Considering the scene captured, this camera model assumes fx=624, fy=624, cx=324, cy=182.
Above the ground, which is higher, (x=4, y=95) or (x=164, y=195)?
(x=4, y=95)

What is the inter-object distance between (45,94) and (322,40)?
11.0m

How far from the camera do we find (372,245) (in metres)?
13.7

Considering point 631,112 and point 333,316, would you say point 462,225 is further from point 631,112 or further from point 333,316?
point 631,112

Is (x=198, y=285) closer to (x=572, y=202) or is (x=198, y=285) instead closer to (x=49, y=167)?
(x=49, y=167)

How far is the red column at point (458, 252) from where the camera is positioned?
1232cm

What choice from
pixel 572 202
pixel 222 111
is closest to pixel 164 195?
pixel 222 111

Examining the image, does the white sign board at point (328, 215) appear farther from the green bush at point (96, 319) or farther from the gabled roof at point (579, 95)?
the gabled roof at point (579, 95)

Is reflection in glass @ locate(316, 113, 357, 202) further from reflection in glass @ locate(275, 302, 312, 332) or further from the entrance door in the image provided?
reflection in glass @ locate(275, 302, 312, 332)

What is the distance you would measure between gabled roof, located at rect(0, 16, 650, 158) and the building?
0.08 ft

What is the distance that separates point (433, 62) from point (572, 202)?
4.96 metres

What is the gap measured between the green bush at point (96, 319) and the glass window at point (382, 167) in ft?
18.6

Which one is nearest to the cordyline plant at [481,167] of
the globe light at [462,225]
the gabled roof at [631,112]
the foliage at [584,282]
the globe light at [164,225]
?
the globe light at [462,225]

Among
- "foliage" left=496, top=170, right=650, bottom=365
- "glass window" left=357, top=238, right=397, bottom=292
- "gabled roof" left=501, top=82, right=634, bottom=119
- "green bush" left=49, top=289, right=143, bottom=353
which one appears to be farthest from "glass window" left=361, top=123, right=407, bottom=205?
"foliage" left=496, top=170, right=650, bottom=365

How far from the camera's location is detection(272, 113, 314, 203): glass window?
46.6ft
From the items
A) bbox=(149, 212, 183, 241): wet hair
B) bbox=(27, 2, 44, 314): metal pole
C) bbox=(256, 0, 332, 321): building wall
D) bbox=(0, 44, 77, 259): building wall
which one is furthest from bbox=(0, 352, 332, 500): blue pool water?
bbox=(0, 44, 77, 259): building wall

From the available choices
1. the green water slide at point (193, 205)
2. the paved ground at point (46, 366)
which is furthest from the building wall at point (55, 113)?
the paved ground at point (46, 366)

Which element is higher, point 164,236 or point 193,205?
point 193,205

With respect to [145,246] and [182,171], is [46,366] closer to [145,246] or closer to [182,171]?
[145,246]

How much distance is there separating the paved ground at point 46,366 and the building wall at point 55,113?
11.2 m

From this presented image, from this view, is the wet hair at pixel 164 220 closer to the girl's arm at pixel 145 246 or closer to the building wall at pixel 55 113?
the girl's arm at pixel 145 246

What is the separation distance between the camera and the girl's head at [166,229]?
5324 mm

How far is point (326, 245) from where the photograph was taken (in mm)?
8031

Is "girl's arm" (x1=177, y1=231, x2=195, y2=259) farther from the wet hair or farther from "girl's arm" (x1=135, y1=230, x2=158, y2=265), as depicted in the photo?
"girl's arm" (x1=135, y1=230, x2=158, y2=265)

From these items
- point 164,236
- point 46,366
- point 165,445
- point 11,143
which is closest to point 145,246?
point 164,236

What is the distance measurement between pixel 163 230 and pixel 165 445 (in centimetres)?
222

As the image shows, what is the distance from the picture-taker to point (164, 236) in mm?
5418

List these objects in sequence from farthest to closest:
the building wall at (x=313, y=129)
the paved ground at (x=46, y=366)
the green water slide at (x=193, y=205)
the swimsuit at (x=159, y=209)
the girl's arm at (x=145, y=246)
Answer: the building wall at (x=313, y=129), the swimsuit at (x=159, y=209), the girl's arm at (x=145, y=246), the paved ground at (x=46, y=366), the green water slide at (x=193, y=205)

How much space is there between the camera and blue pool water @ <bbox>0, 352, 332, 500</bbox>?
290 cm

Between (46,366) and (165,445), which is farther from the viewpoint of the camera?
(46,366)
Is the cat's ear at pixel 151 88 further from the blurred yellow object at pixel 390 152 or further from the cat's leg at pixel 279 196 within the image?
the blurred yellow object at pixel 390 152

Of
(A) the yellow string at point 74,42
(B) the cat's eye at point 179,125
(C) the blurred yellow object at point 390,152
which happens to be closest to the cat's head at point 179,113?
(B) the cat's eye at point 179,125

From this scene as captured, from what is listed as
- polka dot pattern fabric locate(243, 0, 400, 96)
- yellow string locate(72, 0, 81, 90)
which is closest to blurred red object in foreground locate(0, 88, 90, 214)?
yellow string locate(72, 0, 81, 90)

■ Instruction ■
Reproduce the complete set of lines precisely as supplied.

■ Written reply ■
Considering the scene captured, this camera model assumes fx=624, fy=624, cx=324, cy=182.
Above the ground, which is higher, (x=4, y=95) or (x=164, y=195)?
(x=4, y=95)

What is the inter-object distance between (45,94) and (322,40)?
11.0m

How far from the camera do we find (372,245) (in metres)?
13.7

Considering point 631,112 and point 333,316, would you say point 462,225 is further from point 631,112 or further from point 333,316?
point 631,112

Is (x=198, y=285) closer to (x=572, y=202) or is (x=198, y=285) instead closer to (x=49, y=167)?
(x=49, y=167)

How far is the red column at point (458, 252) from where the camera is positioned?
1232cm

What choice from
pixel 572 202
pixel 222 111
is closest to pixel 164 195?
pixel 222 111

Examining the image, does the white sign board at point (328, 215) appear farther from the green bush at point (96, 319) or farther from the gabled roof at point (579, 95)?
the gabled roof at point (579, 95)

Is reflection in glass @ locate(316, 113, 357, 202) further from reflection in glass @ locate(275, 302, 312, 332) or further from the entrance door in the image provided?
reflection in glass @ locate(275, 302, 312, 332)

What is the distance you would measure between gabled roof, located at rect(0, 16, 650, 158) and the building?
0.08 ft

What is the distance that separates point (433, 62) from point (572, 202)?
4.96 metres

What is the gap measured between the green bush at point (96, 319) and the glass window at point (382, 167) in ft?
18.6

Which one is nearest to the cordyline plant at [481,167] of
the globe light at [462,225]
the gabled roof at [631,112]
the foliage at [584,282]
the globe light at [164,225]
?
the globe light at [462,225]

Among
- "foliage" left=496, top=170, right=650, bottom=365
- "glass window" left=357, top=238, right=397, bottom=292
- "gabled roof" left=501, top=82, right=634, bottom=119
- "green bush" left=49, top=289, right=143, bottom=353
which one appears to be farthest from "glass window" left=361, top=123, right=407, bottom=205?
"foliage" left=496, top=170, right=650, bottom=365

How far from the camera's location is detection(272, 113, 314, 203): glass window?
46.6ft
From the items
A) bbox=(149, 212, 183, 241): wet hair
B) bbox=(27, 2, 44, 314): metal pole
C) bbox=(256, 0, 332, 321): building wall
D) bbox=(0, 44, 77, 259): building wall
which one is furthest from bbox=(0, 352, 332, 500): blue pool water?
bbox=(0, 44, 77, 259): building wall

From the available choices
1. the green water slide at point (193, 205)
2. the paved ground at point (46, 366)
which is furthest from the building wall at point (55, 113)?
the paved ground at point (46, 366)

Which element is higher, point 164,236 or point 193,205?
point 193,205

With respect to [145,246] and [182,171], is [46,366] closer to [145,246] or closer to [182,171]?
[145,246]

How much distance is there separating the paved ground at point 46,366 and the building wall at point 55,113?
11.2 m

From this presented image, from this view, is the wet hair at pixel 164 220 closer to the girl's arm at pixel 145 246 or closer to the building wall at pixel 55 113?
the girl's arm at pixel 145 246

What is the separation distance between the camera and the girl's head at [166,229]?
5324 mm

How far is point (326, 245) from where the photograph was taken (in mm)?
8031

Is "girl's arm" (x1=177, y1=231, x2=195, y2=259) farther from the wet hair or farther from "girl's arm" (x1=135, y1=230, x2=158, y2=265), as depicted in the photo?
"girl's arm" (x1=135, y1=230, x2=158, y2=265)

From these items
- point 164,236
- point 46,366
- point 165,445
- point 11,143
which is closest to point 145,246?
point 164,236

What is the distance measurement between pixel 163 230 and pixel 165 445 (in centimetres)?
222

As the image shows, what is the distance from the picture-taker to point (164, 236) in mm?
5418

List these objects in sequence from farthest to closest:
the building wall at (x=313, y=129)
the paved ground at (x=46, y=366)
the green water slide at (x=193, y=205)
the swimsuit at (x=159, y=209)
the girl's arm at (x=145, y=246)
Answer: the building wall at (x=313, y=129), the swimsuit at (x=159, y=209), the girl's arm at (x=145, y=246), the paved ground at (x=46, y=366), the green water slide at (x=193, y=205)

How much space is there between the camera and blue pool water @ <bbox>0, 352, 332, 500</bbox>?
290 cm

Between (46,366) and (165,445), which is farther from the viewpoint of the camera?
(46,366)
Is the cat's ear at pixel 151 88 further from the blurred yellow object at pixel 390 152 or further from the cat's leg at pixel 279 196 within the image?
the blurred yellow object at pixel 390 152

Of
(A) the yellow string at point 74,42
(B) the cat's eye at point 179,125
(C) the blurred yellow object at point 390,152
which happens to be closest to the cat's head at point 179,113?
(B) the cat's eye at point 179,125

From this scene as captured, from what is listed as
- polka dot pattern fabric locate(243, 0, 400, 96)
- yellow string locate(72, 0, 81, 90)
which is closest to blurred red object in foreground locate(0, 88, 90, 214)?
yellow string locate(72, 0, 81, 90)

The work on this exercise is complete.